Ertesi gün, Petr,Blanka,Nati ve ben, arabaya eşyalarımızı ve 4 bisikleti atıp Avusturyaya doğru Valtice’ye geldik, bisikletleri çıkardık ve zamanında Liechtenstein kraliyet ailesinin geldiği yer olan Valtice – Lednice arasındaki orman içine yapılmış eserleri teker teker görmek üzere yola çıktık. Petr’in anlatımına göre, Cek Cumhuriyeti maddi olarak kötü durumda iken Liechtenstein lıların yaptırdığı bu eserler tamamen şov amaçlı, gerçekten orman içindeki bu eserler bisiklet ile ziyaret etmenin dışında bir kullanımı yok ama orman içindeki bu bisiklet yoluna da ayrı bir güzellik katıyor.

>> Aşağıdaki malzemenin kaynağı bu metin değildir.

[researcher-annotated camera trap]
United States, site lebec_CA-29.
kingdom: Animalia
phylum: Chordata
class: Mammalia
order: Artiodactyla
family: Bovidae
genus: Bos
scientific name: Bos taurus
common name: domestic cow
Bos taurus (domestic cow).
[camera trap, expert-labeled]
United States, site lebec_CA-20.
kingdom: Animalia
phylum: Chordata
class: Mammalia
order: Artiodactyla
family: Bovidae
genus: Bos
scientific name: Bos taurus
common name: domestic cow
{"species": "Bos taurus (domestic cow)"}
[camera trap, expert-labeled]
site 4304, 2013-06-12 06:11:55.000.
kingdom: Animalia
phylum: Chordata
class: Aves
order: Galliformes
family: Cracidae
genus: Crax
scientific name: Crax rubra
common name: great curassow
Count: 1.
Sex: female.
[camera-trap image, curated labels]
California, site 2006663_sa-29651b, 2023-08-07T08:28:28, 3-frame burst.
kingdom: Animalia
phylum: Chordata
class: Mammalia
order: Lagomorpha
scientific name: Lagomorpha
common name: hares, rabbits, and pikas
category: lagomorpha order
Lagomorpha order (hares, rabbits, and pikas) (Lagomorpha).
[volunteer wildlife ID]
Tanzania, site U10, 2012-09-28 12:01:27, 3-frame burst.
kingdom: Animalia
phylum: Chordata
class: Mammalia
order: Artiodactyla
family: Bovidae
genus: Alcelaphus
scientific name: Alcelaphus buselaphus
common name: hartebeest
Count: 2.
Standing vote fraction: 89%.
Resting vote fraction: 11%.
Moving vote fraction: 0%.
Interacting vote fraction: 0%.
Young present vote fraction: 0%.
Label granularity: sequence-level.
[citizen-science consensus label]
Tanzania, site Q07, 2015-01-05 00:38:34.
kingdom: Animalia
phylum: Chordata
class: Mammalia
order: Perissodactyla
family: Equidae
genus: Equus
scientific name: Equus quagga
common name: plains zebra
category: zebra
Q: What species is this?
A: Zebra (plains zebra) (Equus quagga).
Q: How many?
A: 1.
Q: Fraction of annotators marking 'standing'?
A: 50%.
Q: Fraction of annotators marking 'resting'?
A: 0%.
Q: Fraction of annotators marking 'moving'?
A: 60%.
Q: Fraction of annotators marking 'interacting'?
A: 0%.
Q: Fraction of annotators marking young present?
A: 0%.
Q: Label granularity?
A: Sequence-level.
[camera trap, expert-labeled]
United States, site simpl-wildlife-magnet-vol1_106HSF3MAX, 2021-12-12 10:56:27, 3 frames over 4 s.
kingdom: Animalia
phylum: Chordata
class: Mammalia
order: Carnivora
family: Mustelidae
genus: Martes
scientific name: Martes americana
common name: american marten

Ilk durağımız Randev-Vouz adlı kapı şeklinde dakat içinde odaları olan bir mini saray
Sonra sırasıyla Kutsal Hubert (Svaty Hubert) adlı heykel, üç güzeller (U tri graci) adlı tapınak ve nehir kıyısında uzaktan gördüğümüz Apollon tapınağı derken Lednice’ye vardık. Yaklaşık 12 km. gelmiştik. Ufak bişeyler atıştırıp Lednice şatosunu gezerken yağmur patladı ve 3 km. ilerdeki Minare’ye (Minaret) gidip geri dönemeden planımızı değiştirdik. Petr, bisikletle arabaya gidip, arabyala geldi ve bizi aldı.









Akşam şarap tadımı vardı, önce Mikulov’da bir markete gidip peynir-salam-ekmek alıp motele yerleştik sonra da şarap tadımı için mahzene geldik.
Yerden 30 merdiven aşağıda olan bu mahzen 8 dereceydi ve şömine yakıldı, salam-peynirleri hazırladık ve başladık tadıma.
4 saatlik tadımın sonunda 14 farklı şaraptan 17 bardak içimini tamamlamıştım. Bardakları sayabildiğime göre problem olmadığını tahmin edebilirsiniz :)
Bir Türke ilk defa şarap tattıran işletmeci karşısında Türkiyeyi iyi temsil ettim :)
Bir sonraki sabah, dışarda kahvaltı yapıp Brno’nun yaklaşık 50 km. kuzeyinde ki Punkevni mağarasına gittik.






Dönüşte yemek yiyip eve gelip dinlendik
Brnodaki son günümüzde Milano uçağına yetişmeden önce zindan olarak kullanılan, Brno’nun en üst noktasındaki Spilberk Castle a gidip içerisini gezdik, merkezde bir tur atıp Brnonun küçük havalimanına Milanoya gitmek üzere geldik.